# [The task]
What is needed here is an exact repetition of the records below, beginning at the line that has "Внутривузовская оценка деятельности" and stopping after the line that has "Azure AD Risky users (Risk history).".

# [Raw data]
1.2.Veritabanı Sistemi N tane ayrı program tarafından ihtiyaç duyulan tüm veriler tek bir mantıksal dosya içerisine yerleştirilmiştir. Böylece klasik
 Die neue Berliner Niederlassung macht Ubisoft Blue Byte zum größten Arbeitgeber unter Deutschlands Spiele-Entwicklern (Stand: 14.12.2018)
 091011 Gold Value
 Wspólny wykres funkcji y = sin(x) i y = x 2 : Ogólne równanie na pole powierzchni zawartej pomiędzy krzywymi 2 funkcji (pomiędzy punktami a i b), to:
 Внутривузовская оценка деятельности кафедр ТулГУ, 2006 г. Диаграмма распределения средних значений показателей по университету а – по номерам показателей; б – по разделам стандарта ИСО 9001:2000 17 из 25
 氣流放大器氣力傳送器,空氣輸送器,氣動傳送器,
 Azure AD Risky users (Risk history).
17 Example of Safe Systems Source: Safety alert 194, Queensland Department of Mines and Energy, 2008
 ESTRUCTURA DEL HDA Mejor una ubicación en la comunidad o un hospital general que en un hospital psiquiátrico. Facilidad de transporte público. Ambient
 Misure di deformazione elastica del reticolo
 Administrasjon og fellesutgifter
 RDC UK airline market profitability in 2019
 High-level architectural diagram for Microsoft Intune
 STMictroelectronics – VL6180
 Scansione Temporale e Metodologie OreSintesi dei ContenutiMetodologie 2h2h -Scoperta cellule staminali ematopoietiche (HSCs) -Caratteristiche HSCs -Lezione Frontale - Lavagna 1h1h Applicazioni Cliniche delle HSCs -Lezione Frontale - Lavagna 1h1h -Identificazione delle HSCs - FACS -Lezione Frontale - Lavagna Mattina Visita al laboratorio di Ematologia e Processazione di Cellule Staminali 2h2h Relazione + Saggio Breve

# [Exercise result]
 Внутривузовская оценка деятельности кафедр ТулГУ, 2006 г. Диаграмма распределения средних значений показателей по университету а – по номерам показателей; б – по разделам стандарта ИСО 9001:2000 17 из 25
 氣流放大器氣力傳送器,空氣輸送器,氣動傳送器,
 Azure AD Risky users (Risk history).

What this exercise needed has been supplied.